Spatial relation data
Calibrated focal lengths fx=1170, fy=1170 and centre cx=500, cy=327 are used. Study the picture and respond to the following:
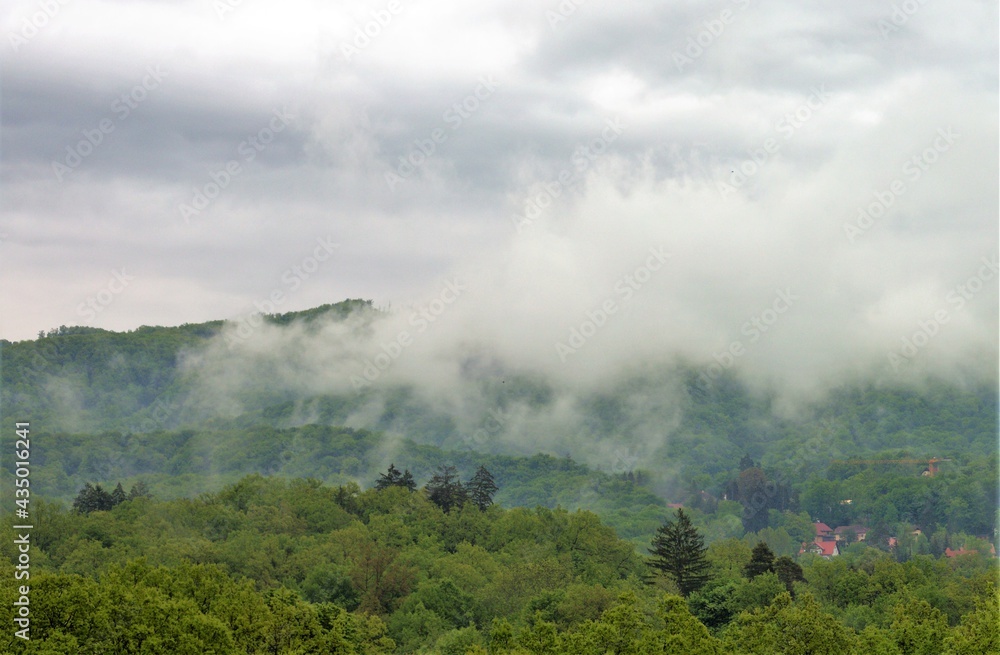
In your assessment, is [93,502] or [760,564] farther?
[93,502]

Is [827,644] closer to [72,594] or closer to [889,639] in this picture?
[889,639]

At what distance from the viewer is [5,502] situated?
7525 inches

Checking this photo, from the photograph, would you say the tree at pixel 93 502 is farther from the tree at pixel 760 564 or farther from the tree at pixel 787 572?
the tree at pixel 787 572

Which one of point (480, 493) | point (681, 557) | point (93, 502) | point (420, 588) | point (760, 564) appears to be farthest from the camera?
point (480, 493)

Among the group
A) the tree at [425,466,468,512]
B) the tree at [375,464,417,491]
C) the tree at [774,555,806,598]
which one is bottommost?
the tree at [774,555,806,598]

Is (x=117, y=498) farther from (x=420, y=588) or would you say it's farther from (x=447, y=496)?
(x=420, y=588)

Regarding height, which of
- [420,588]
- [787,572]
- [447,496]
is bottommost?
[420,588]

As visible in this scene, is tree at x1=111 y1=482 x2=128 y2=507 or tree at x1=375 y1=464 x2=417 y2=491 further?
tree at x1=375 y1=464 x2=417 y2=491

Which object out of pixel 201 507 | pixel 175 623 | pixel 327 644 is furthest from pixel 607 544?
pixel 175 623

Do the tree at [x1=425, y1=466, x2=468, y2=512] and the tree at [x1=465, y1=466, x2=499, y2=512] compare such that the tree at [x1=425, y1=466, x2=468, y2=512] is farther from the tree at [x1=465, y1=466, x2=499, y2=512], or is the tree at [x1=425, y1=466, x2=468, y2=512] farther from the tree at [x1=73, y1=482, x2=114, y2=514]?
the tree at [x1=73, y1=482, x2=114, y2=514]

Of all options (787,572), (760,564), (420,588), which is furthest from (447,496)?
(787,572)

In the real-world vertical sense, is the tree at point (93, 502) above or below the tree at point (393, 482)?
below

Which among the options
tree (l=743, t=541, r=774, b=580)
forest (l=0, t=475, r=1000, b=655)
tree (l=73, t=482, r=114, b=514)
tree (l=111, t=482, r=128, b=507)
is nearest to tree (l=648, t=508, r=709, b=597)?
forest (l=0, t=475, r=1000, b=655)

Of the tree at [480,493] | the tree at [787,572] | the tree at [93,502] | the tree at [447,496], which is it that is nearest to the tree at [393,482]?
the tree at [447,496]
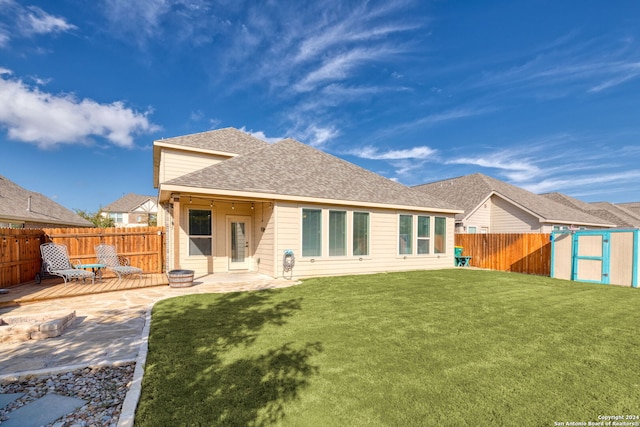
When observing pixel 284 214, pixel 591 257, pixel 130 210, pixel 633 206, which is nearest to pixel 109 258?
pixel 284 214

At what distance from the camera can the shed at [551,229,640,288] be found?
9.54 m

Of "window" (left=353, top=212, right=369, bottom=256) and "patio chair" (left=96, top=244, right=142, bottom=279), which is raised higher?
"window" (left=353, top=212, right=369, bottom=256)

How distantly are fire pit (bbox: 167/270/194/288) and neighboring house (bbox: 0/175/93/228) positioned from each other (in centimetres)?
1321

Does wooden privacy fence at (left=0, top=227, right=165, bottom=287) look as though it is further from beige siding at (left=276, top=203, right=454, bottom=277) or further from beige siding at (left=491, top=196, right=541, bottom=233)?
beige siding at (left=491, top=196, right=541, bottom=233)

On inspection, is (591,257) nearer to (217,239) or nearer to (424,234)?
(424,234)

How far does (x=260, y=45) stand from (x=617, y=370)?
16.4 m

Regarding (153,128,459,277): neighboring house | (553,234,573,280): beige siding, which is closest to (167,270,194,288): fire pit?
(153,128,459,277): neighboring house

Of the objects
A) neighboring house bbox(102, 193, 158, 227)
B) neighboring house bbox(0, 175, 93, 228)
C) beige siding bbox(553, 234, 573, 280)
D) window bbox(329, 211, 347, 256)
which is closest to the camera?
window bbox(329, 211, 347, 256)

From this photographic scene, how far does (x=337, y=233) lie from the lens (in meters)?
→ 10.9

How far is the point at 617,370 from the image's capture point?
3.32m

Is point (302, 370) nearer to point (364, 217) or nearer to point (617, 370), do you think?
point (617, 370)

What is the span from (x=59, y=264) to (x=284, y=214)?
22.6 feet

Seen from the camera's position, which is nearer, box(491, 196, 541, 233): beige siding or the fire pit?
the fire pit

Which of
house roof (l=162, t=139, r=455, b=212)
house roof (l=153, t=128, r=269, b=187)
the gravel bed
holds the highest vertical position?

### Goal:
Copy all of the spatial relation data above word for word, leaving out the pictures.

### Output of the task:
Calibrated focal lengths fx=1170, fy=1170 and centre cx=500, cy=327 are used. Study the picture and respond to the following:
In your assessment, is [93,502] or [760,564] farther?
[93,502]

Is [827,644] closer to [72,594] or closer to [889,639] in this picture?
[889,639]

At what distance from the viewer is [5,502] situated?
7525 inches

Checking this photo, from the photograph, would you say the tree at pixel 93 502 is farther from the tree at pixel 760 564 or farther from the tree at pixel 787 572?
the tree at pixel 787 572

Which one of point (480, 493) | point (681, 557) | point (93, 502) | point (420, 588) | point (760, 564) appears to be farthest from the camera?
point (480, 493)

Among the group
A) the tree at [425,466,468,512]
B) the tree at [375,464,417,491]
C) the tree at [774,555,806,598]
which one is bottommost?
the tree at [774,555,806,598]

Is (x=117, y=498) farther from (x=420, y=588) or would you say it's farther from (x=447, y=496)?
(x=420, y=588)

Regarding height, which of
- [420,588]
- [787,572]
- [447,496]
is bottommost?
[420,588]

As visible in this scene, is tree at x1=111 y1=482 x2=128 y2=507 or tree at x1=375 y1=464 x2=417 y2=491 further?
tree at x1=375 y1=464 x2=417 y2=491

Which object out of pixel 201 507 | pixel 175 623 | pixel 327 644 is furthest from pixel 607 544?
pixel 175 623

Do the tree at [x1=425, y1=466, x2=468, y2=512] and the tree at [x1=465, y1=466, x2=499, y2=512] compare such that the tree at [x1=425, y1=466, x2=468, y2=512] is farther from the tree at [x1=465, y1=466, x2=499, y2=512], or is the tree at [x1=425, y1=466, x2=468, y2=512] farther from the tree at [x1=73, y1=482, x2=114, y2=514]?
the tree at [x1=73, y1=482, x2=114, y2=514]

Of all options (787,572), (760,564), (420,588), which is furthest from (447,496)?
(787,572)

In the real-world vertical sense, is the tree at point (93, 502) above or below the tree at point (393, 482)?
below

Which among the options
tree (l=743, t=541, r=774, b=580)
forest (l=0, t=475, r=1000, b=655)
tree (l=73, t=482, r=114, b=514)
tree (l=111, t=482, r=128, b=507)
is nearest to tree (l=648, t=508, r=709, b=597)?
forest (l=0, t=475, r=1000, b=655)

Of the tree at [480,493] | the tree at [787,572] | the tree at [93,502] | the tree at [447,496], which is it that is nearest to the tree at [393,482]?
the tree at [447,496]
When observing pixel 284 214, pixel 591 257, pixel 130 210, pixel 633 206, which is nearest to pixel 109 258?
pixel 284 214

At what distance from the camera can the shed at [551,229,640,288] be found?
9.54 m

Of "window" (left=353, top=212, right=369, bottom=256) and "patio chair" (left=96, top=244, right=142, bottom=279), which is raised higher?
"window" (left=353, top=212, right=369, bottom=256)

How distantly are fire pit (bbox: 167/270/194/288) and neighboring house (bbox: 0/175/93/228) positioned from each other (in centimetres)?
1321

Does wooden privacy fence at (left=0, top=227, right=165, bottom=287) look as though it is further from beige siding at (left=276, top=203, right=454, bottom=277) or further from beige siding at (left=491, top=196, right=541, bottom=233)?
beige siding at (left=491, top=196, right=541, bottom=233)

On inspection, is (591,257) nearer to (217,239) or nearer to (424,234)?
(424,234)

How far does (x=260, y=45) stand from (x=617, y=370)?
16.4 m

Regarding (153,128,459,277): neighboring house | (553,234,573,280): beige siding, which is closest to (167,270,194,288): fire pit?
(153,128,459,277): neighboring house

Of the objects
A) neighboring house bbox(102, 193, 158, 227)
B) neighboring house bbox(0, 175, 93, 228)
C) beige siding bbox(553, 234, 573, 280)
D) window bbox(329, 211, 347, 256)
which is closest to the camera?
window bbox(329, 211, 347, 256)

From this photographic scene, how far does (x=337, y=233) lie from the lens (in meters)?
→ 10.9

How far is the point at 617,370 from the image's capture point?
3.32m

Is point (302, 370) nearer to point (364, 217) or nearer to point (617, 370), do you think?
point (617, 370)

What is the span from (x=59, y=264) to (x=284, y=214)?
22.6 feet

Seen from the camera's position, which is nearer, box(491, 196, 541, 233): beige siding or the fire pit?
the fire pit

Which of
house roof (l=162, t=139, r=455, b=212)
house roof (l=153, t=128, r=269, b=187)
the gravel bed
holds the highest vertical position?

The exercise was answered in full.